** Data segment follows **
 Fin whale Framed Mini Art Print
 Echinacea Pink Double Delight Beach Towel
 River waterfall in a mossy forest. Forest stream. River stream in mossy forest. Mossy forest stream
** End of Data segment **
### Exercise goal
All of the material should be copied verbatim.

### Answer to the problem
 Fin whale Framed Mini Art Print
 Echinacea Pink Double Delight Beach Towel
 River waterfall in a mossy forest. Forest stream. River stream in mossy forest. Mossy forest stream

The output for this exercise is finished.